We think you need these skills to ace Member of Engineering (Post-training)
Some tips for your application 🫡
Show Your Passion for AI: When writing your application, let us see your enthusiasm for AI and how it can change the world. Share any personal projects or experiences that highlight your interest in LLMs and coding. We love to see candidates who are genuinely excited about what they do!
Tailor Your Application: Make sure to customise your application to fit the role. Highlight your experience with Large Language Models and any relevant projects you've worked on. We want to know how your skills align with our mission at Poolside, so don’t hold back!
Be Clear and Concise: Keep your application straightforward and to the point. Use clear language to describe your experiences and skills. We appreciate well-structured applications that make it easy for us to see why you’d be a great fit for our team.
Apply Through Our Website: Don’t forget to submit your application through our website! It’s the best way for us to receive your details and ensures you’re considered for the role. Plus, it helps us keep everything organised as we review applications.

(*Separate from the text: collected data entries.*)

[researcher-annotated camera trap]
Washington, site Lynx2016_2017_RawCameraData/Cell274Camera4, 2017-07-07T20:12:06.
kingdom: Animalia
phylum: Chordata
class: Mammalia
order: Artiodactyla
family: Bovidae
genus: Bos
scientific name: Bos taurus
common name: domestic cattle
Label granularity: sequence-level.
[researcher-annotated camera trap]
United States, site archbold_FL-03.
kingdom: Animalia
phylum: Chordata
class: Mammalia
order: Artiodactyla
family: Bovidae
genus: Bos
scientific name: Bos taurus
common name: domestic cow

How to prepare for a job interview at poolside
✨Know Your LLMs
Make sure you brush up on your knowledge of Large Language Models. Understand their capabilities and limitations, and be ready to discuss how you've worked with them in the past. This will show that you're not just familiar with the technology but also have hands-on experience.

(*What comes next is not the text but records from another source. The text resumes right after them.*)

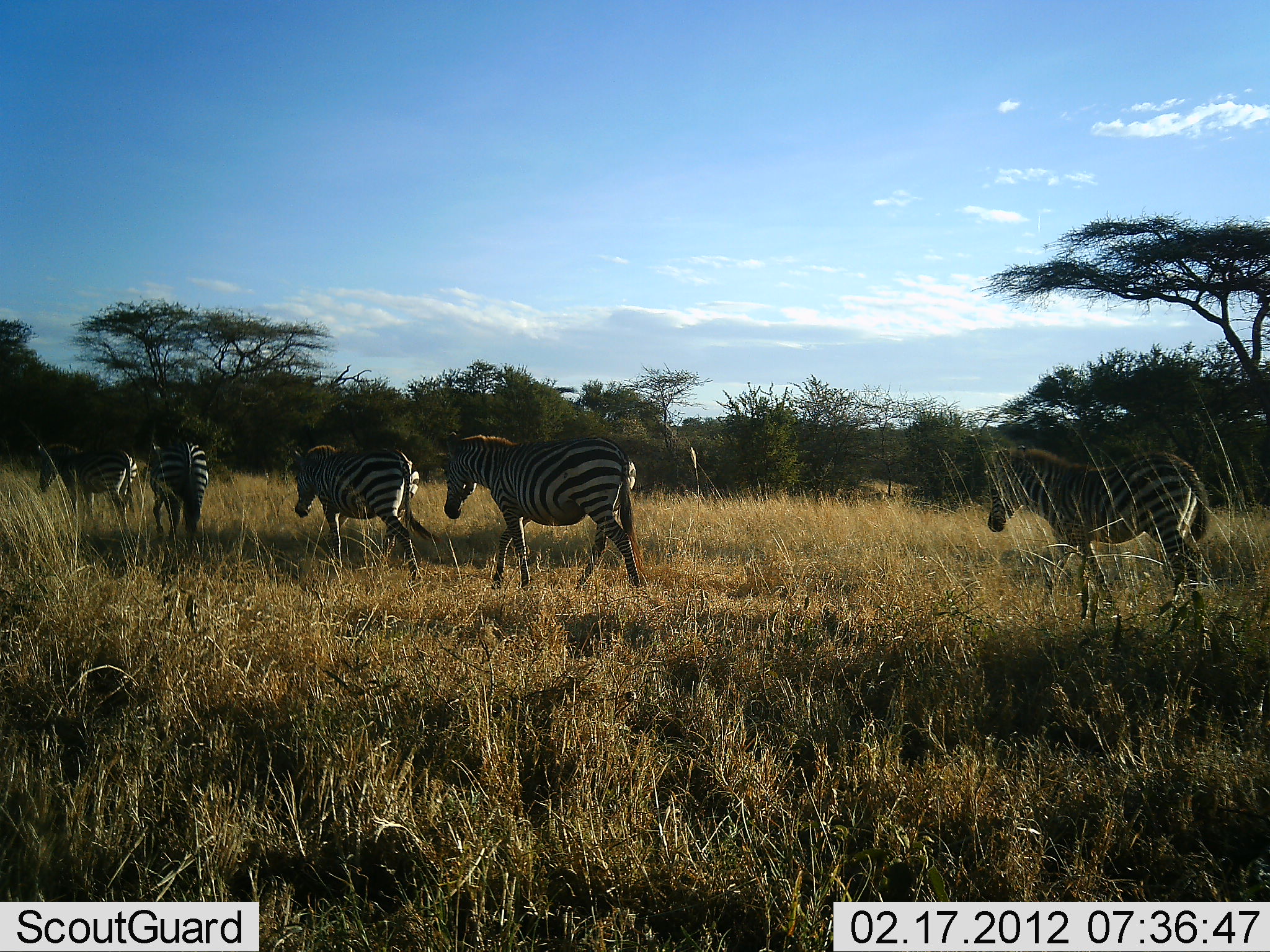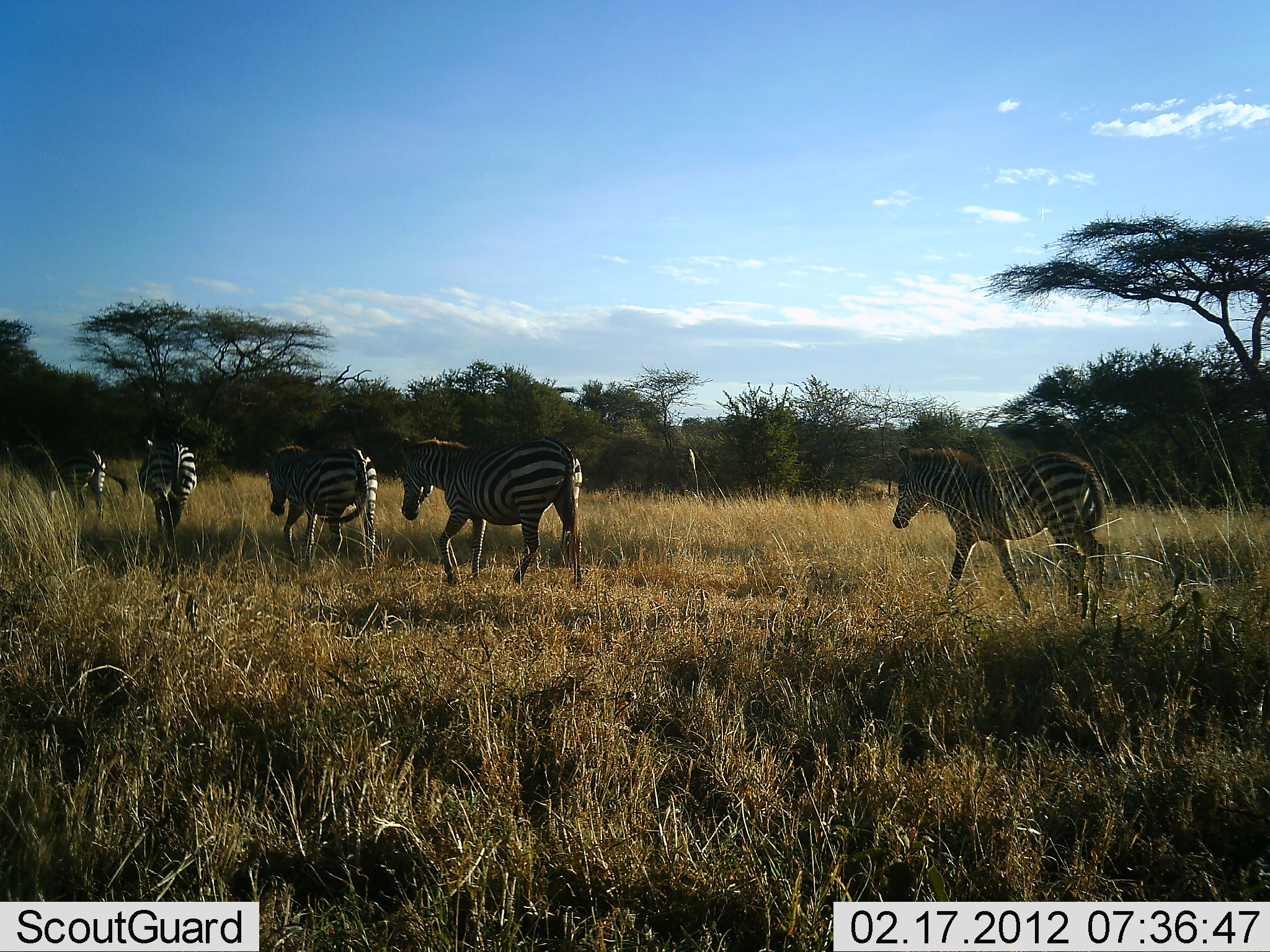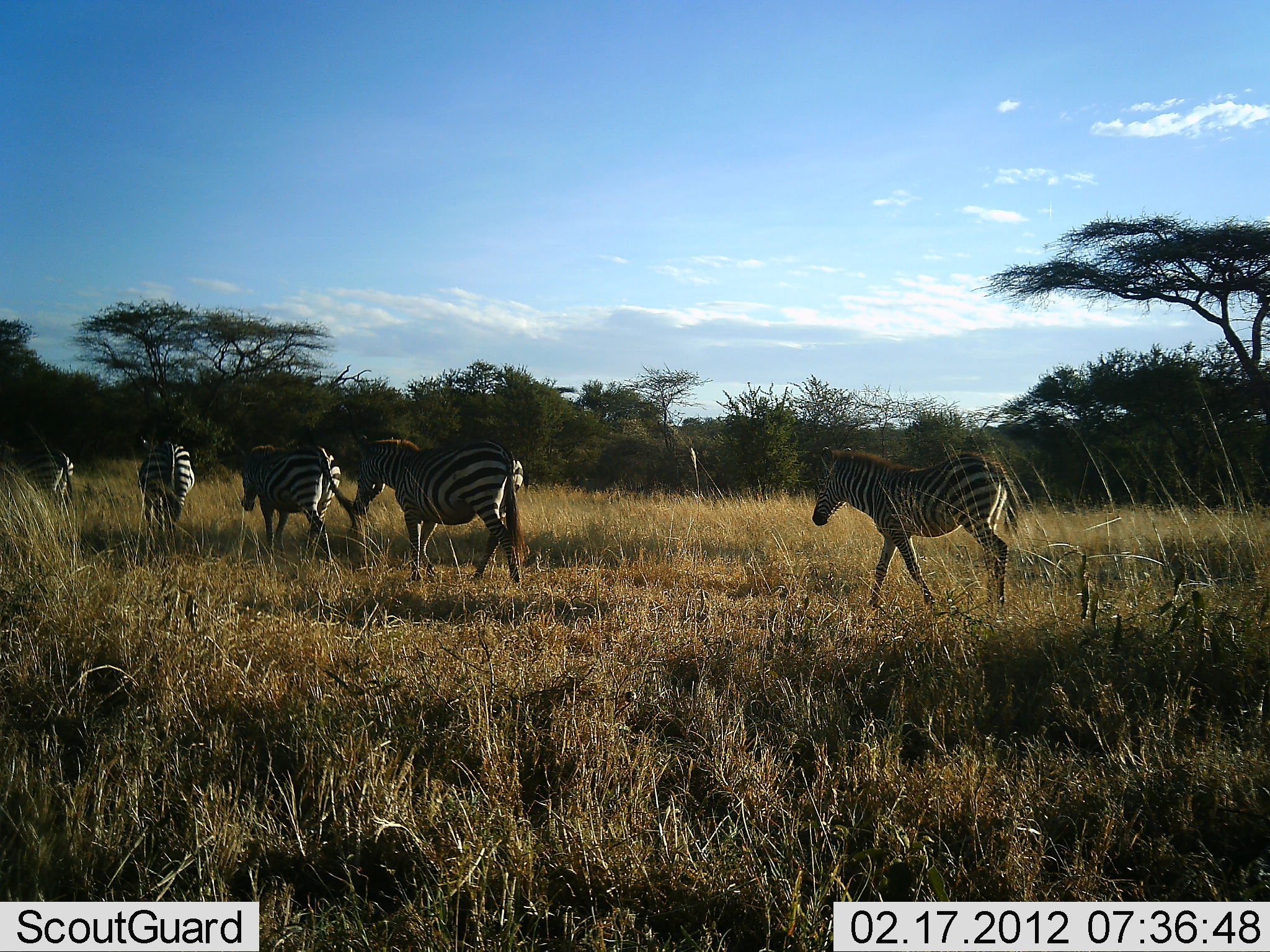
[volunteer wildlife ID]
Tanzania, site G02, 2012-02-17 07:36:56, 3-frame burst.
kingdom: Animalia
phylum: Chordata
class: Mammalia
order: Perissodactyla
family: Equidae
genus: Equus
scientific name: Equus quagga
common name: plains zebra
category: zebra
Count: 5.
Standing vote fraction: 0%.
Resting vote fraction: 0%.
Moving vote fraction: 100%.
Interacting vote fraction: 0%.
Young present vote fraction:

✨Show Off Your Coding Skills
Prepare to demonstrate your coding abilities, especially in Python with frameworks like PyTorch or Jax. You might be asked to solve a problem on the spot, so practice writing clean, efficient code and be ready to explain your thought process as you go.
✨Research and Experimentation Mindset
Since the role involves research and experimentation, come prepared with examples of past projects where you've designed experiments or tested hypotheses. Be ready to discuss your approach to problem-solving and how you iterate on your ideas based on results.
✨Team Collaboration is Key
This position requires working closely with a team, so highlight your communication skills and any experiences where you've successfully collaborated on projects. Be prepared to discuss how you plan future steps and share ideas with peers, as this will be crucial for success in the role.